Doctors investigating the case of a 65-year-old man who had a heart attack after taking Viagra concluded that the anti-impotence drug was the cause. The man, prescribed Viagra by a doctor in the United States, began to experience acute chest pain half an hour after taking a single 50mg tablet.
In hospital, an electrocardiogram showed that he had suffered a severe heart attack. The man was treated and made a full recovery.

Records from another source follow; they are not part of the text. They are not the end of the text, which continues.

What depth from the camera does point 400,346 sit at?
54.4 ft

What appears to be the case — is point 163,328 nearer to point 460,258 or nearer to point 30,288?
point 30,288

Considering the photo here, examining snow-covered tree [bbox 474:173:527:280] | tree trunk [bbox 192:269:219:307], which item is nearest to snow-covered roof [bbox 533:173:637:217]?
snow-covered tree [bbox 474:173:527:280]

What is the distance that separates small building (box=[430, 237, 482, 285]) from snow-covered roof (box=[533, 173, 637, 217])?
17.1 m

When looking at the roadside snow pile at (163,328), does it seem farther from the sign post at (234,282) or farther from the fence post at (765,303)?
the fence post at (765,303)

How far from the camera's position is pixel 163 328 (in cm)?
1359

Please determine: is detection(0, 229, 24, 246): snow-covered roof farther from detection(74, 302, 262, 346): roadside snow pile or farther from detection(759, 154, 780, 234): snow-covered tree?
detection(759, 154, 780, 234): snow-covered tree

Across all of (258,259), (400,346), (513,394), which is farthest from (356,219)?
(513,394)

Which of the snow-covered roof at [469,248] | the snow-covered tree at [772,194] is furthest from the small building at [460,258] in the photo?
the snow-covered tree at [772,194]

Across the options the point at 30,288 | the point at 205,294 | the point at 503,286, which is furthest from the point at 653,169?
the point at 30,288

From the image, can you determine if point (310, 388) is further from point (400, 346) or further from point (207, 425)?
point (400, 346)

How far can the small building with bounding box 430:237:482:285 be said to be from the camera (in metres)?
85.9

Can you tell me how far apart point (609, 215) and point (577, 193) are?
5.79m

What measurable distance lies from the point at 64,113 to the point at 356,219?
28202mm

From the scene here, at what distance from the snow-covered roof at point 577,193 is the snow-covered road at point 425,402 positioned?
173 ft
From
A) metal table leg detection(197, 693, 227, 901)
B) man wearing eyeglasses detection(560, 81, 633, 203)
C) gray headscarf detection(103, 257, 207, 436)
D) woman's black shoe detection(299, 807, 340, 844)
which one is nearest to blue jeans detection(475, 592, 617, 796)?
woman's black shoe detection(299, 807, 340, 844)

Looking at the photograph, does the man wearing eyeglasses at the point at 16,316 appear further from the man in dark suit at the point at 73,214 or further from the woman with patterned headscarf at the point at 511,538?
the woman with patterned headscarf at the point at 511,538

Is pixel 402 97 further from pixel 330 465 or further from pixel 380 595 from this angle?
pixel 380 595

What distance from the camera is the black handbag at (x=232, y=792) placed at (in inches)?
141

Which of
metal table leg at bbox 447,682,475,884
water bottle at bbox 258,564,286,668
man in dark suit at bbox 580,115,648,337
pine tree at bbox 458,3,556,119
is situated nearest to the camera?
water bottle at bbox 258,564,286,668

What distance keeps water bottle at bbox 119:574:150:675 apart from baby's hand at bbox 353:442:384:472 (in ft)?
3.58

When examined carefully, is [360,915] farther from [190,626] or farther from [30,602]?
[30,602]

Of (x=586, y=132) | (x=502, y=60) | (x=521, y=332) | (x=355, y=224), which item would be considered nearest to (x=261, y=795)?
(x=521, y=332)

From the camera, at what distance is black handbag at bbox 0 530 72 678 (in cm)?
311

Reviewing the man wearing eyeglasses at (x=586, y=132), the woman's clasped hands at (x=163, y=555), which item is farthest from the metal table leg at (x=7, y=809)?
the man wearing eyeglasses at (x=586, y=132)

A report on the case in The Lancet medical journal, published today, said the man had no high blood pressure, diabetes, or previous history of heart disease. He did not smoke and consumed only about five alcoholic drinks a week.
The attack could not have been triggered by sexual exertion - a recognised heart attack hazard - because he had not made any attempt to have intercourse in the 30 minutes after taking the drug.
Investigator Dr J. Feenstra, from Erasmus University Medical School, Rotterdam, and colleagues from the Netherlands and Dutch West Indies, said they could not rule out pre-existing coronary-artery disease.
But they wrote: "The close temporal relation between ingesting sildenafil (Viagra) and onset of severe chest pain due to acute mycardial infarction (heart attack) in a patient without a history of previous chest pain or risk factors for cardiovascular disease . . . suggests that sildenafil was causally related to the acute mycardial infarction.
"Since the chest pain occurred before any attempt at sexual intercourse was made, sexual exertion cannot be regarded as a precipitating factor."
In the US, where Viagra is widely available on prescription, there have been 69 reported deaths of men who have taken the drug. The EU regulating authority decided that these were not sufficient reason to withhold it.